While it seems the demise of the caffeine outpost, which also has a location in the East Village, could easily be attributed to the Starbucks that sits just feet away, Bean manager Guy Pujlia blamed the size of the store.
“The space was just too small,” Mr. Pujlia told The Real Estate. “People would get tired of waiting in line and just go down the street to Starbucks.”
Rumors have been floating around the neighborhood recently that Ini Ani, another local coffee shop, might also be falling the way of The Bean Coffee and Tea. However, an employee at the Stanton Street store, notable for the corrugated cardboard that covers its walls, confirmed that this was indeed a rumor. Long live the independent coffee house! For now.
- Mark Wellborn
And my response (we’ll wait to see if it’s approved by the site’s owner):
I hate to break it to you, Starbucks does not put independent coffee shops out of business; bad coffee or bad business practices do.
As a retail consultant that works world-wide with both independent and large chain coffee businesses, I find that sales INCREASE on average 20% for a small, well planned and run coffee shop that is put in direct competition with a Starbucks (including those shops we have worked with in New York).
You should assign blame where it’s due: poor planning, management and execution. It was probably a matter of time until the shop in question failed; competition just accelerated the inevitable and gave the failed owners a convenient scapegoat for their own missteps.
We, as Americans love to root for the underdog, but never forget that we ultimately vote with our wallets for what a retail establishment does for us. Your retail business must perform or it will perish.
“Independent” coffee shops have chains at a disadvantage where it comes to potential quality and local appeal. There is no reason (short of adequate capitalization; in which case, don’t even attempt it) that a savvy independent business owner cannot dance profitable circles around large-scale chains. Poor planning and mismanagement are ALWAYS to blame when a small restaurant or coffee shop fails, not the dirty under-handed tricks of “big coffee.”

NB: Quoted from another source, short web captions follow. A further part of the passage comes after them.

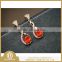 925 sterling silver genuine garnet earrings with cz diamond stone for ladies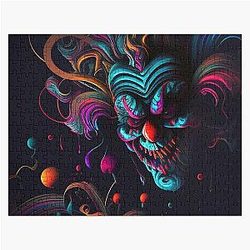 Neon - Abstract - Insane - Evil - Killer - Clown Design Jigsaw Puzzle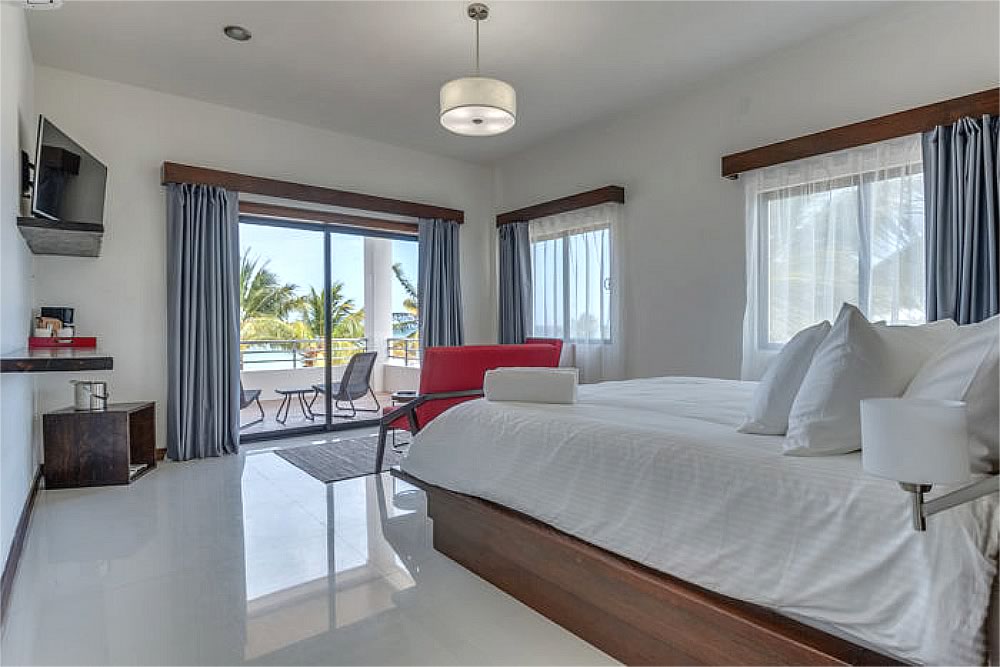 Interior of a one bedroom luxury suite facing the the ocean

To all of the would-be local newspaper authors and food bloggers out there currently outlining their next “local coffee shop killed by mermaid” article while they sip on a cup of coffee from Starbucks, consider all of the reasons that you hadn’t been back in years. The coffee was awful, the location was inconvenient, the employees were unattentive and it looked like the owners spent every last dime they had on the build-out (which was about half as much as they needed). You didn’t think that they could survive then, and you were right.